Stored items:
------------------------------------------------

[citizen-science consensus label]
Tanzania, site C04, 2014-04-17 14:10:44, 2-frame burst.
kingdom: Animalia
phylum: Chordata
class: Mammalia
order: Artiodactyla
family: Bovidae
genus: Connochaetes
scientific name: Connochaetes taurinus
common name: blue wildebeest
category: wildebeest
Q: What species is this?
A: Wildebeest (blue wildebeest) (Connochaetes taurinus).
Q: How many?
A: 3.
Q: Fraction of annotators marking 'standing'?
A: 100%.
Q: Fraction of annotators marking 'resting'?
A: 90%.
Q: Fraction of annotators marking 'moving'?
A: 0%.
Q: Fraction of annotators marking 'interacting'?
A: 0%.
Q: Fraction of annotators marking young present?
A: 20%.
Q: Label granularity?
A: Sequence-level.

------------------------------------------------

WHAT YOU WILL DO =
Look back at the entries above. Retype the line with "phylum: Chordata", the line with "Q: Fraction of annotators marking 'standing'?", and all lines in between.

ANSWER =
phylum: Chordata
class: Mammalia
order: Artiodactyla
family: Bovidae
genus: Connochaetes
scientific name: Connochaetes taurinus
common name: blue wildebeest
category: wildebeest
Q: What species is this?
A: Wildebeest (blue wildebeest) (Connochaetes taurinus).
Q: How many?
A: 3.
Q: Fraction of annotators marking 'standing'?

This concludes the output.